How To Save Overcooked Beef

Oh no! Your beautiful cut of beef has been transformed from a fresh chunk of possibilities into an overcooked, grey mound of chewy nothingness. You had such high hopes for this pricy piece of protein, too. Maybe it was going to feed your guests tomorrow night, while the leftovers promised to supply you with a few days' worth of meaty sandwich goodness. Now all your plans are shot. And so is your costly beef. 

Or is it? What if there was a way to rescue your ruined roast, thereby saving your dream dinner party and your long-anticipated lunches, even if it sounds impossible?
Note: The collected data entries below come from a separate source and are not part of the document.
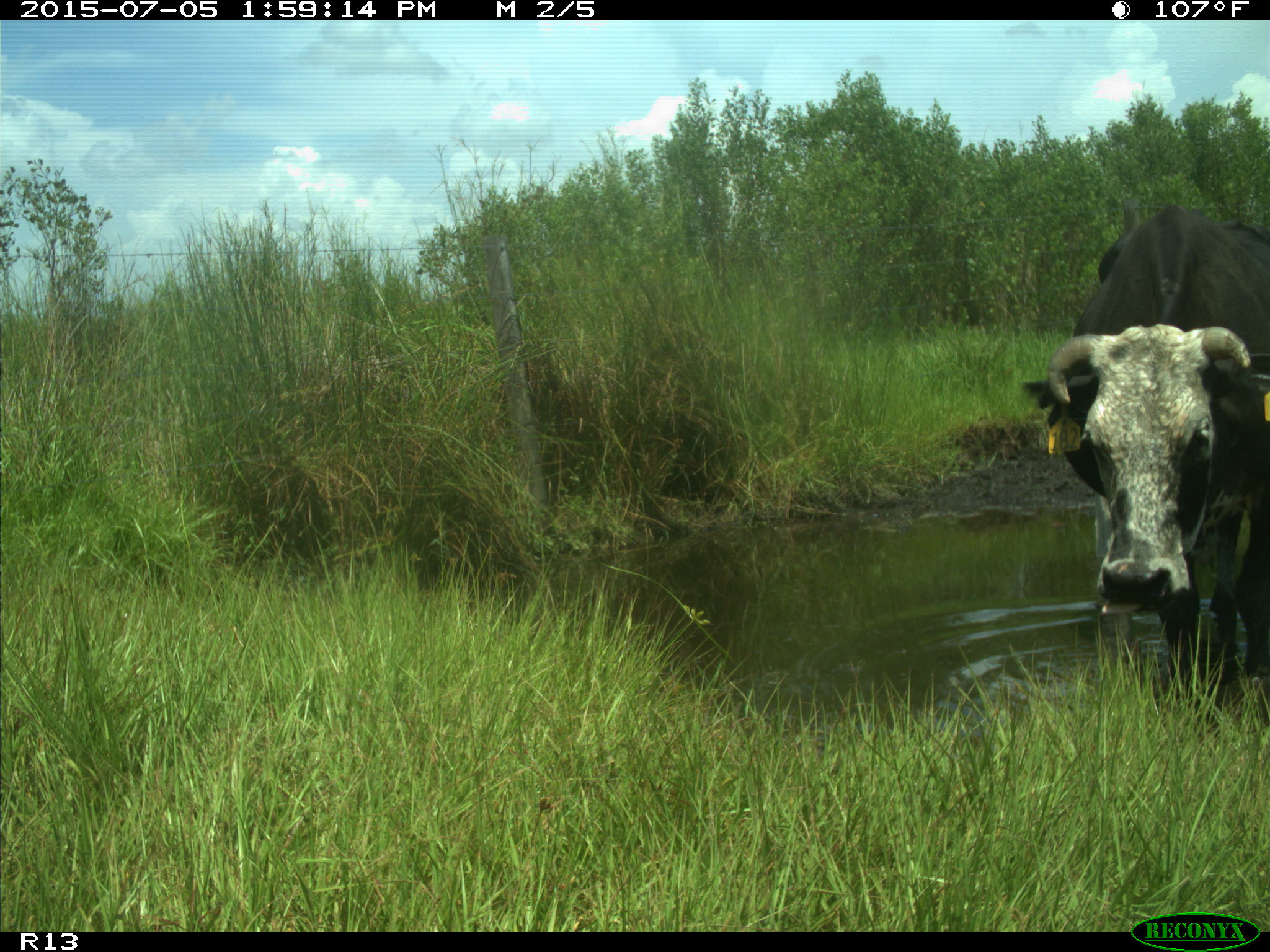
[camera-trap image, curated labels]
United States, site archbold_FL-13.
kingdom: Animalia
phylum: Chordata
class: Mammalia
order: Artiodactyla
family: Bovidae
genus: Bos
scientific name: Bos taurus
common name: domestic cow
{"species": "Bos taurus (domestic cow)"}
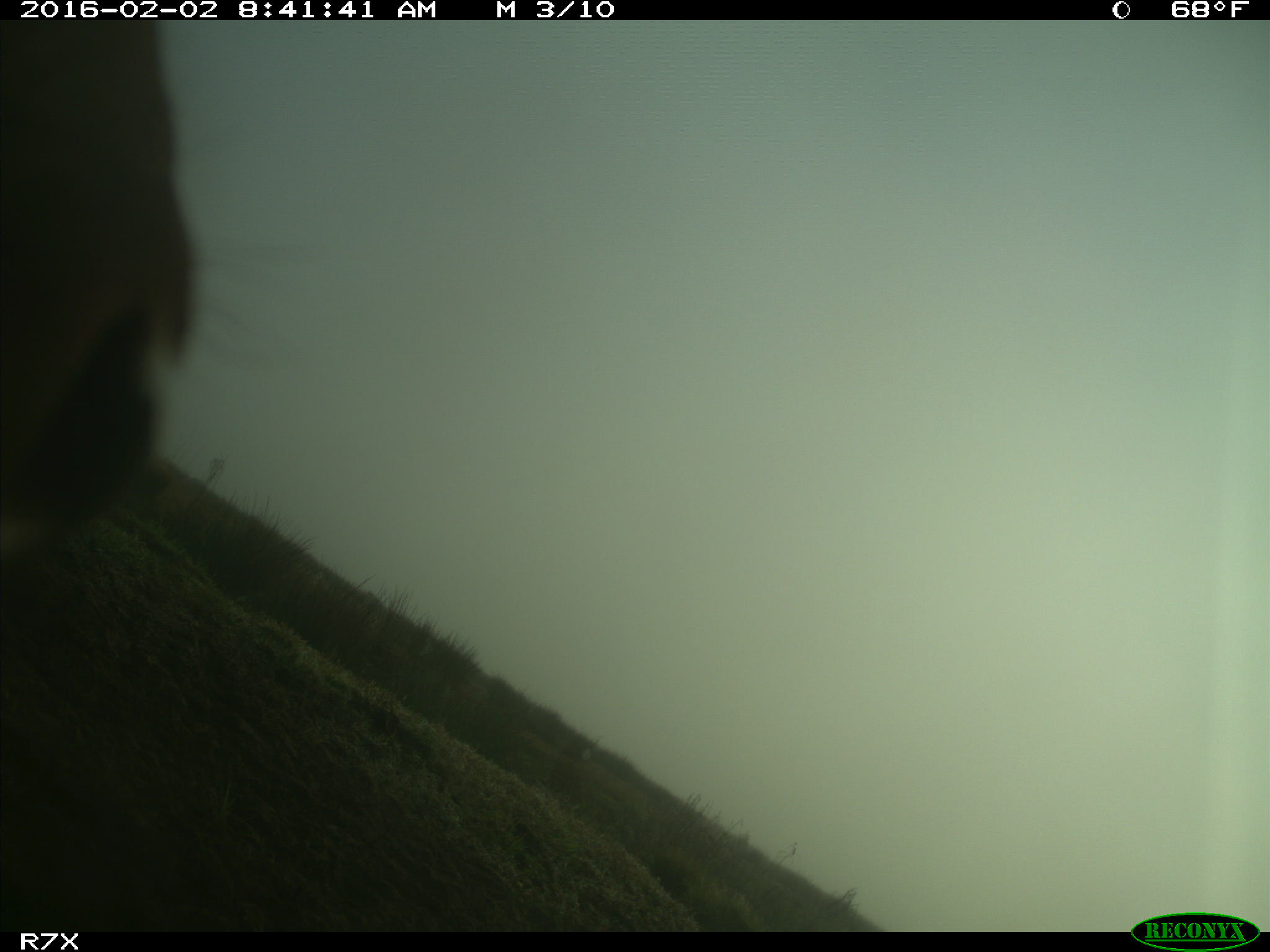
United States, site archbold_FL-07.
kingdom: Animalia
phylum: Chordata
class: Mammalia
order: Artiodactyla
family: Bovidae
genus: Bos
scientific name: Bos taurus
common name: domestic cow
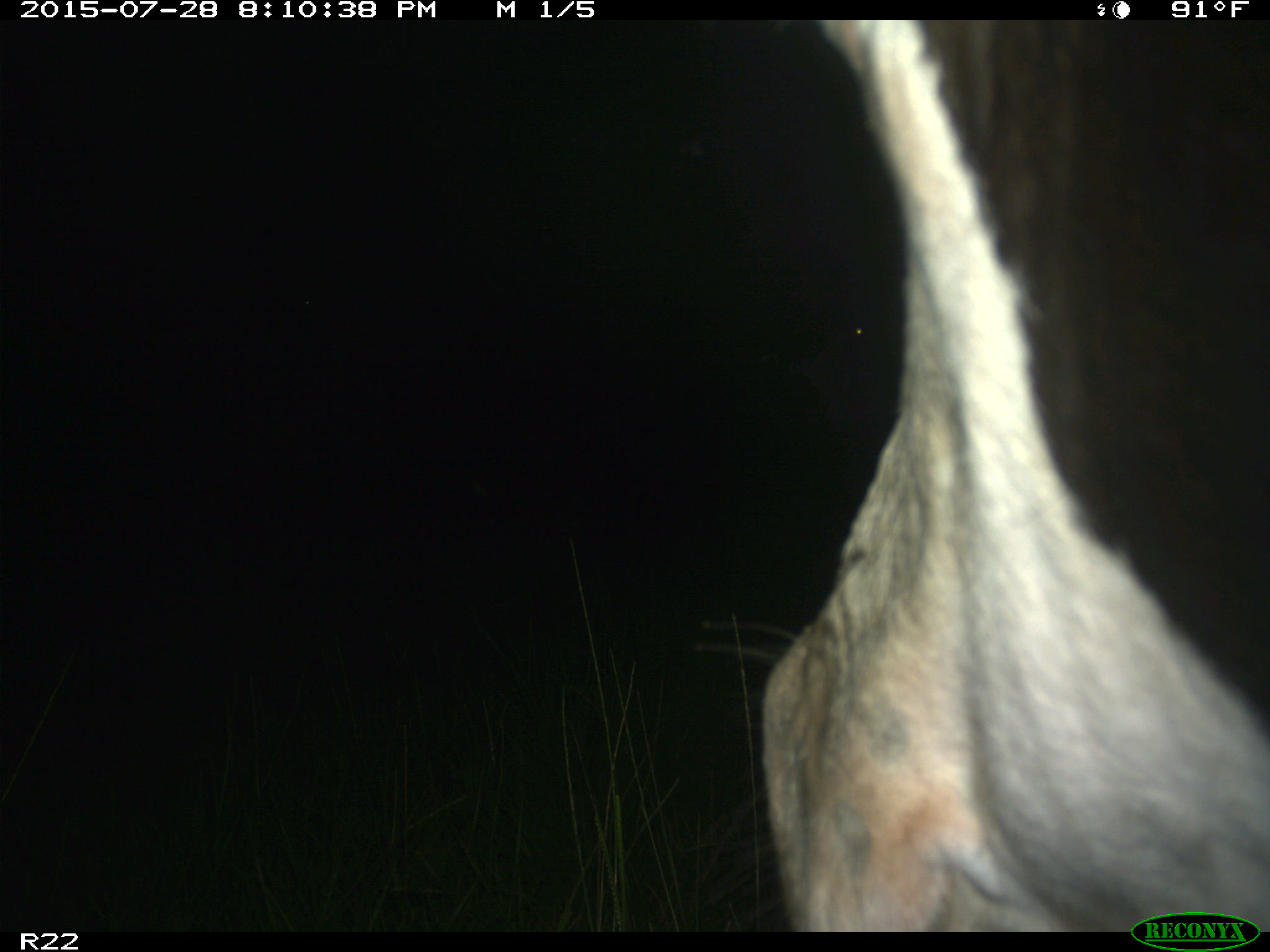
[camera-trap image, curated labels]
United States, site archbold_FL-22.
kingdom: Animalia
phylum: Chordata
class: Mammalia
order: Artiodactyla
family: Bovidae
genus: Bos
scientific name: Bos taurus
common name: domestic cow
Bos taurus (domestic cow).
Surely "un-cooking" a meal is like "un-ringing" a bell — a feat only possible in another realm buried deep within some undiscovered black hole. However, it turns out that culinary lifesavers have concocted ways to save leathery beef, and none of them involve turning back time or performing weird meat-related sorcery. In fact, some of these hacks are super easy, even for the wet-eared novice.  

Shredding your beef can save the day

Before taking steps to rescue your beef, it is important to understand what happens to it when it's overcooked. Bon Appétit explains that when meat is uncooked it consists of liquid, fat, and protein, but when it's overdone, you basically remove its liquid and fat, leaving behind the chewy muscle. Unfortunately, it's impossible to put the fat and moisture back into your meat. All you can do is add things that will surround or encapsulate the beef and, by extension, make it taste more succulent. You won't be able to save your roast as an actual roast, but you will be able to turn your beef into something else. 
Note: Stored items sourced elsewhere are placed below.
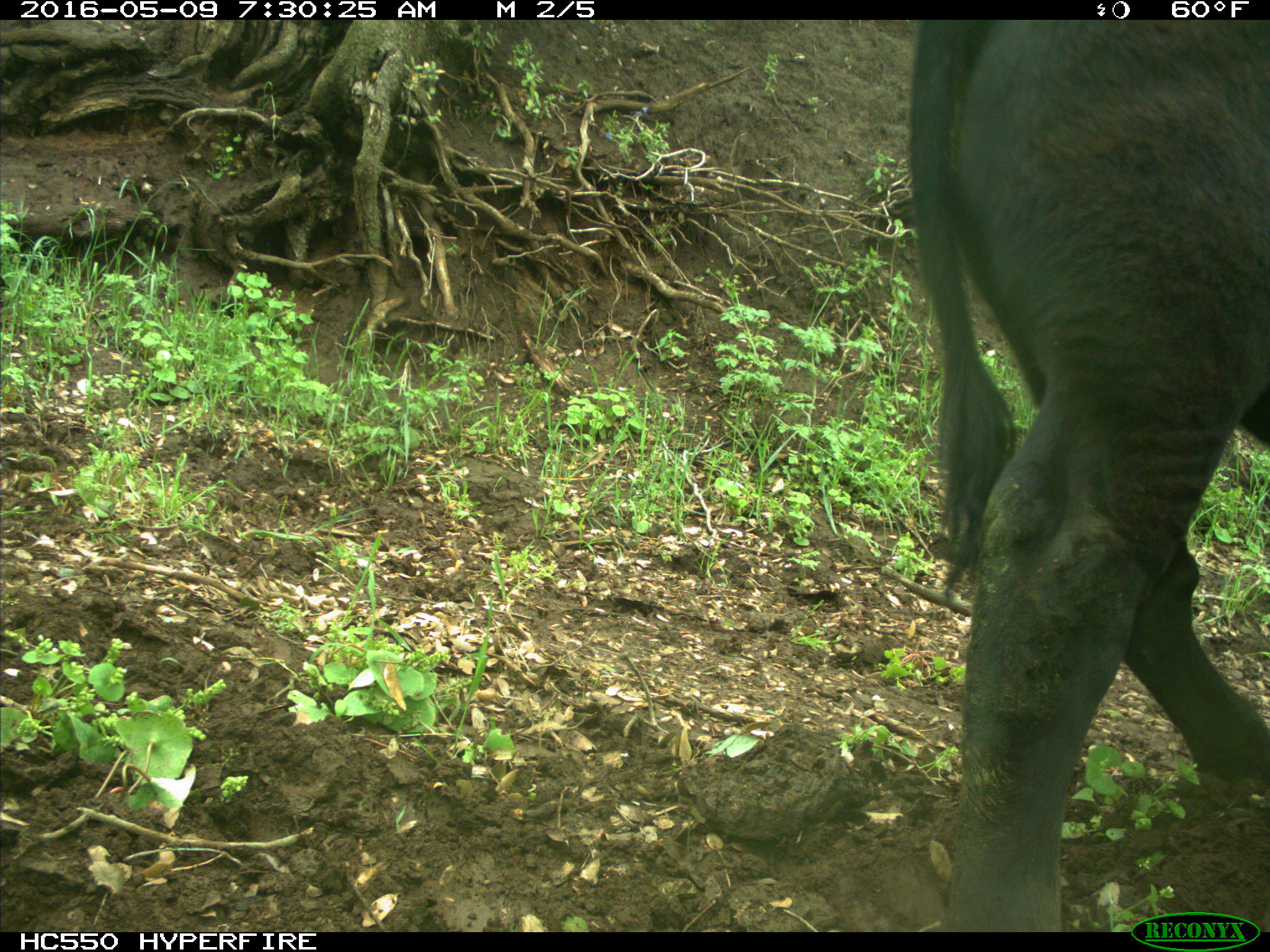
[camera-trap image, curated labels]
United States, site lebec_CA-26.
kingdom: Animalia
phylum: Chordata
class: Mammalia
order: Artiodactyla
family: Bovidae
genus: Bos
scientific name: Bos taurus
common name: domestic cow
One of the most suggested ways to salvage beef that has been cooked to death is to shred it as thinly as possible and slather it with sauce. While the meat itself will still be dry, the abundance of surface area will enable it to suck up much more moisture (via Food Network). You can, then, create a saucy sandwich, a pasta dish like classic beef stroganoff, a meat sauce, or even chili. Bon Appétit warns against using it in a soup, however, saying that you'll have plenty of moisture but no fat. As a result, it will taste as though you've simply plunked overdone meat into a bowl of soup because, well, you have.

Fear not. If you don't relish the thought of shredding your giant chunk of meat, there are a few other tips you can try. 

Beef jerky, anyone?

Kick Ash Basket says that you can put your protein disaster into your slow cooker and simmer it in some water or stock to make it more tender. Meanwhile, Martha Stewart recommends chopping your pot roast into cubes and using it in a beef stew, instead. 

Still, Rachael Ray offers a completely novel suggestion. She says you can "slice it against the grain and put it in a bath of stock or bone broth." Once you've done this, it will become brisket-like and can be used in a hash, ragu sauce, or fajitas. Finally, Ryan Byrd, the culinary director at Fleisher's Butcher Shop, told Bon Appétit that the best thing to do for an overcooked brisket is to deep-fry it to create a "beef jerky effect." This may not be how beef jerky is actually made, but it might suffice.

While you'll never get your cooked-beyond-recognition beef back to a medium-rare steak or beautiful pink roast, these protein "first aid" tips will, at the very least, return it to an edible state. It's all about being flexible and willing to change gears.